SULFUR SPECIATION IN KEROGENS OF THE ORBAGNOUX DEPOSIT (UPPER KIMMERIDGIAN, JURA) BY XANES SPECTROSCOPY AND PYROLYSIS

Abstract

Thermally immature, extremely sulfur-rich kerogens from the Orbagnoux deposit have been extensively studied over the last few years for their chemical structure, source organisms and depositional conditions. However, important uncertainties remain concerning sulfur speciation in these kerogens and changes in sulfur functionality that occur upon thermal stress.

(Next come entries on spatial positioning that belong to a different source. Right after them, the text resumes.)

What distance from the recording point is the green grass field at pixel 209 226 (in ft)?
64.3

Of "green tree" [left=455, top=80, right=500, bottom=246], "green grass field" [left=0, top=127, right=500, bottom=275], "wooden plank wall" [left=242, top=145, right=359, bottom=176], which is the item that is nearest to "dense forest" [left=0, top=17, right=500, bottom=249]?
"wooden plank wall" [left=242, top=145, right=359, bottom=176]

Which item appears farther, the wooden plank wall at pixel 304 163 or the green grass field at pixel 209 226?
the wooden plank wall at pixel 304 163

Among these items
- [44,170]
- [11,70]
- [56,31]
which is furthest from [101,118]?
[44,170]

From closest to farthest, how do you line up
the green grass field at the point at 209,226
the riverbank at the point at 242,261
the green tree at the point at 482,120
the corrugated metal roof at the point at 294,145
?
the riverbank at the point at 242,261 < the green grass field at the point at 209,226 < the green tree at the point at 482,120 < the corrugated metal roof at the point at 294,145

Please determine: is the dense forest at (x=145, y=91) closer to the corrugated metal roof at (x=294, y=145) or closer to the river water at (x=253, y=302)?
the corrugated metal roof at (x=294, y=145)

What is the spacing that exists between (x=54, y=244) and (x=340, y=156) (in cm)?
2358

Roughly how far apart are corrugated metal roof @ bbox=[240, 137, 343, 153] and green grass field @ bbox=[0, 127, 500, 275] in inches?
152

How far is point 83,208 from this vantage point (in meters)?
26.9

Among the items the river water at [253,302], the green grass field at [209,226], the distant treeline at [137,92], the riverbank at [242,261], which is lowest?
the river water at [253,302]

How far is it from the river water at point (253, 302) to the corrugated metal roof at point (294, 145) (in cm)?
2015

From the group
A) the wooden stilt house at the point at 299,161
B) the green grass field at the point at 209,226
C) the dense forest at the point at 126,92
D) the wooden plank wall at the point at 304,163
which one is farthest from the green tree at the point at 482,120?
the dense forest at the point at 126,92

In the present study sulfur speciation for isolated kerogens from the five facies recognized in the deposit was established via K- and L-edge X-ray Absorption Near Edge Structure (XANES) spectroscopy. A representative sample of the most organic-rich facies of the deposit, the dark parallel laminae, was examined by ''direct'' pyrolysis at 400 °C and the results compared with those previously derived from ''indirect'' pyrolysis (carried out under the same conditions but from kerogen pre-heated at 300 °C). XANES examination was performed on the unheated kerogen, the pre-heated kerogen, the insoluble pyrolysis residues and the effluents obtained via these two pyrolyses. Sulphur distribution was also determined via elemental analyses and measurements of evolved H2S. Identification of the pyrolysis products of the ''direct'' experiment was performed by gas chromatographic/mass spectrometric analyses, before and after desulfurization, of the crude pyrolysate and of separated fractions and sub-fractions. Substantial quantitative and qualitative differences are thus noted between the ''direct'' and ''indirect'' pyrolyses at 400 °C, as a result of the cleavage and aromatization of some sulfide bridges occurring upon pre-heating at 300 °C. Thus, the ''indirect'' pyrolysis appears somewhat less efficient for the thermal cracking of the macromolecular structure of the kerogen. Nevertheless, it provides more detailed information on the intermolecularly sulfur-linked carbon skeletons that build up the bulk of this structure owing to (i) the release of OSC with higher carbon numbers and (ii) the much easier desulfurization of the molecular aggregates probably due to a lower degree of cross-linking. XANES spectroscopy showed that (i) thiophenes are the main sulfur species in the unheated kerogens and (ii) substantial aromatization of the non-thiophenic sulfur forms occurs upon the thermal treatments.